Ma è anche opportuno sottolineare dove siamo. Gloria in excelsis Deo significa gloria a Dio nell’alto dei cieli. E qui siamo proprio in Excelsis, non siamo propriamente sulla Terra, ma siamo come sospesi, nell’alto dei cieli.
Ed è sempre Rudolf Steiner che ha ripetutamente affermato che Michele nelle regioni dello Spirito ha vinto le forze del Male, mentre sulla Terra ciò dipenderà dagli uomini, se saranno capaci di imitarlo e seguirlo.
L’effigie è una statuetta in argento placcato d’oro alta poco piú di mezzo metro in cui è custodita l’originale in legno. All’interno della croce tenuta sulla testa si narra ci sia proprio un vero frammento della croce del Cristo.

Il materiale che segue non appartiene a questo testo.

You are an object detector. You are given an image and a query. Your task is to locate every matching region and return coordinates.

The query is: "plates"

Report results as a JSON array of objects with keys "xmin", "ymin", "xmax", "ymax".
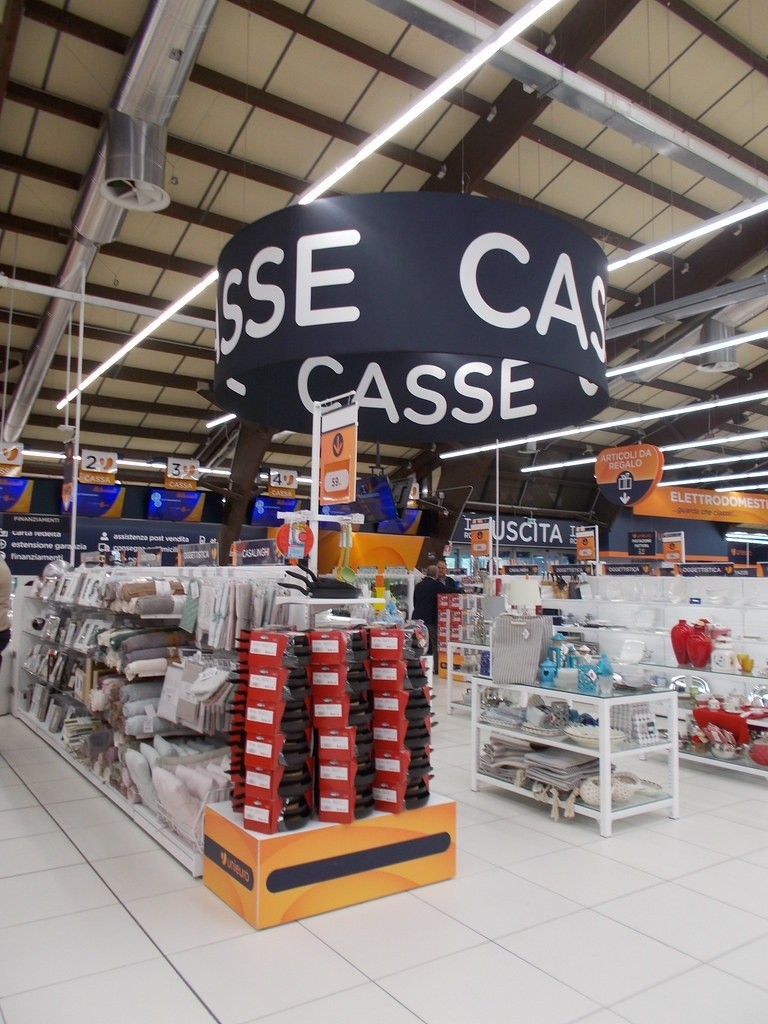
[
  {"xmin": 668, "ymin": 581, "xmax": 686, "ymax": 604},
  {"xmin": 521, "ymin": 721, "xmax": 565, "ymax": 737},
  {"xmin": 606, "ymin": 580, "xmax": 624, "ymax": 601},
  {"xmin": 620, "ymin": 640, "xmax": 645, "ymax": 664},
  {"xmin": 562, "ymin": 724, "xmax": 627, "ymax": 748}
]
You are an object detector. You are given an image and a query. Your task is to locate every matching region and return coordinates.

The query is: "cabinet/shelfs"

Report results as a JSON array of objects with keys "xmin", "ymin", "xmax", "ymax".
[
  {"xmin": 14, "ymin": 565, "xmax": 307, "ymax": 880},
  {"xmin": 474, "ymin": 668, "xmax": 680, "ymax": 837},
  {"xmin": 489, "ymin": 572, "xmax": 768, "ymax": 781}
]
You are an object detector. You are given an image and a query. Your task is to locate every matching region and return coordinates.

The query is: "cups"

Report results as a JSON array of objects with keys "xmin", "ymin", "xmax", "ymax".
[{"xmin": 736, "ymin": 654, "xmax": 754, "ymax": 675}]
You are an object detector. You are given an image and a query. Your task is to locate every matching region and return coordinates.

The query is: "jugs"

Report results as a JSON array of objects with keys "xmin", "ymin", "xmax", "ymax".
[
  {"xmin": 723, "ymin": 689, "xmax": 745, "ymax": 713},
  {"xmin": 707, "ymin": 697, "xmax": 720, "ymax": 712}
]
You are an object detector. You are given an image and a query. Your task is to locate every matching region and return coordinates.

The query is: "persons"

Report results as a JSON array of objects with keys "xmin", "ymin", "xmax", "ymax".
[
  {"xmin": 0, "ymin": 556, "xmax": 13, "ymax": 652},
  {"xmin": 411, "ymin": 560, "xmax": 466, "ymax": 673}
]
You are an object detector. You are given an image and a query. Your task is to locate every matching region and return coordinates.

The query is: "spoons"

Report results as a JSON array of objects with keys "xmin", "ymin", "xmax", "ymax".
[{"xmin": 332, "ymin": 523, "xmax": 357, "ymax": 583}]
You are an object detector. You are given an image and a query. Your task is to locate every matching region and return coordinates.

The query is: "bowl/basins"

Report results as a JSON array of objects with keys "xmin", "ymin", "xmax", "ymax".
[{"xmin": 710, "ymin": 742, "xmax": 742, "ymax": 759}]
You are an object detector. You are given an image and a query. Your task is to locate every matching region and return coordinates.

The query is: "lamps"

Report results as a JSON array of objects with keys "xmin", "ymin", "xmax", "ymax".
[
  {"xmin": 725, "ymin": 523, "xmax": 768, "ymax": 545},
  {"xmin": 22, "ymin": 0, "xmax": 768, "ymax": 496}
]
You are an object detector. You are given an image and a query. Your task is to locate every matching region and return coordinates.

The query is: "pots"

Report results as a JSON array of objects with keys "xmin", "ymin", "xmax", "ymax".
[{"xmin": 277, "ymin": 563, "xmax": 361, "ymax": 599}]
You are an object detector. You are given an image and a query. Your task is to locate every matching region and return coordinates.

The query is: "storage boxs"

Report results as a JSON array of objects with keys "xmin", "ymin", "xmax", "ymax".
[{"xmin": 438, "ymin": 592, "xmax": 471, "ymax": 684}]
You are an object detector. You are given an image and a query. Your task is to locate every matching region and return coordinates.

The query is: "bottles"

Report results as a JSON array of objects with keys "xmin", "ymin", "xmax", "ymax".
[
  {"xmin": 686, "ymin": 625, "xmax": 712, "ymax": 668},
  {"xmin": 671, "ymin": 619, "xmax": 695, "ymax": 665}
]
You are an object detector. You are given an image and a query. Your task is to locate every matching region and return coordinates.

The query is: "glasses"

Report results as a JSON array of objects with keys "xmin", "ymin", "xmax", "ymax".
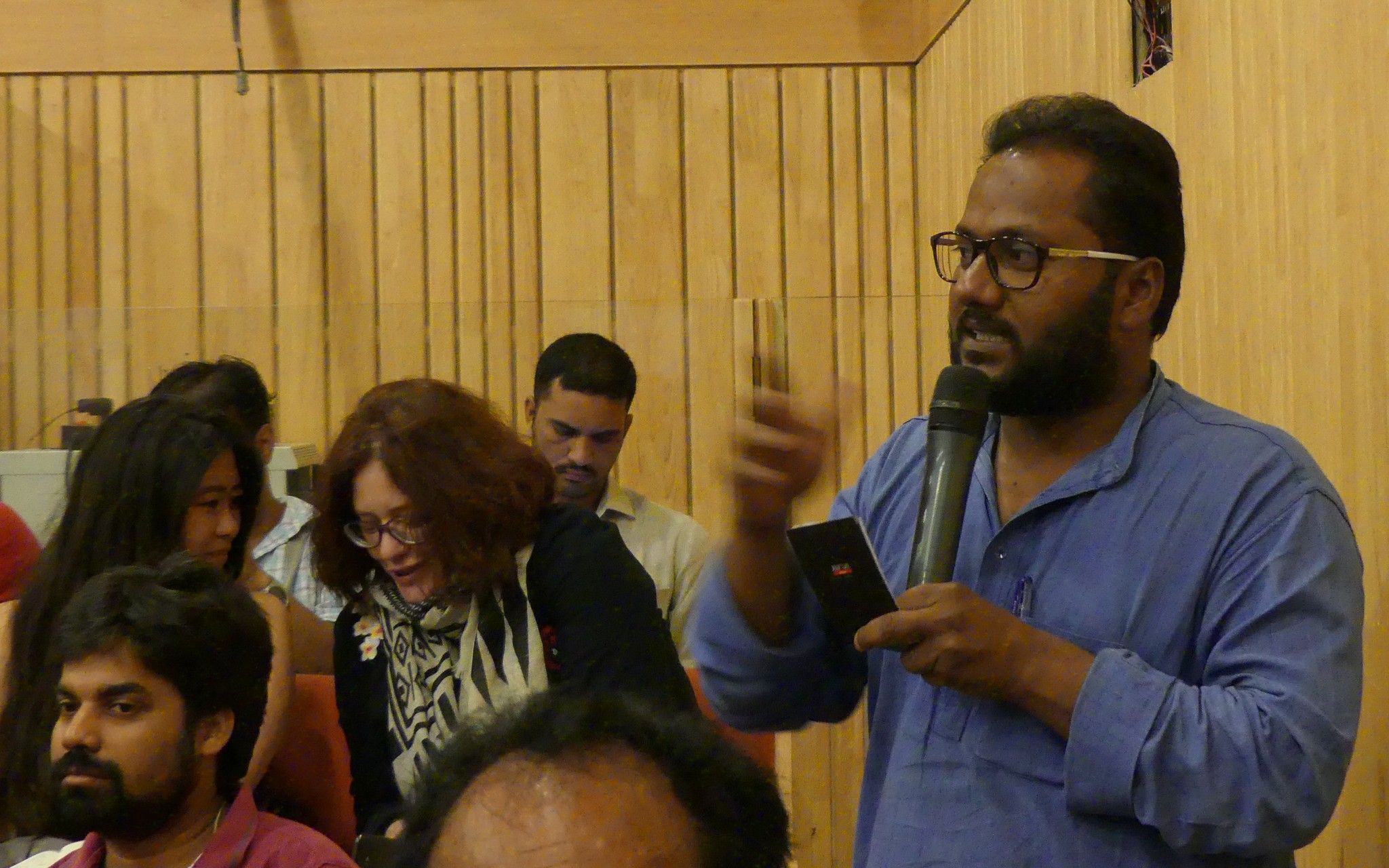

Questa sorta di “armatura dorata” lascia vedere l’interno in due punti particolari, ed a mio parere non casuali: la testa ed il cuore.
Mi piace pensare che l’effigie di Aralar indichi all’umanità il cammino da intraprendere per vincere il Male. Il gesto di San Michele sembra infatti suggerire: «Unisci la testa col cuore, metti in testa la croce del cuore». Il cuore che anatomicamente parlando forma proprio una croce, la crux cordis. Un gesto insomma che auspichi quel pensare col cuore tanto caro all’antroposofia.
All’interno del santuario, inciso sul legno delle panche, riconosco il lauburu basco, ma l’altro disegno mi colpisce: è un fiore, ed anche il negozio di souvenir ne è pieno.
«Si chiama Eguzkilore» ci dice il solito Pedro mentre lo scrive lettera per lettera su di un foglio. «È la flor del Sol, se ne trovano tanti qua tutt’intorno al santuario».
Questo fiore del sole è tradizione essiccarlo e metterlo alle porte delle case per tenere a bada gli spiriti maligni.
Federica per l’appunto lo aveva “casualmente” fotografato durante la nostra unica giornata di Cammino di Santiago, sulla strada per Roncisvalle. Un fiore grande senza gambo, simile ad un girasole ma sdraiato sul suolo.
Un piccolo Sole in Terra che tiene a bada gli spiriti maligni come quel Rappresentante dell’Umanità scolpito da Rudolf Steiner.
Eguzkilore. Ce lo ricorderemo questo nome, proveniente da luoghi cosí misteriosi e forse custodi di una lingua atavica nel cuore dell’Europa.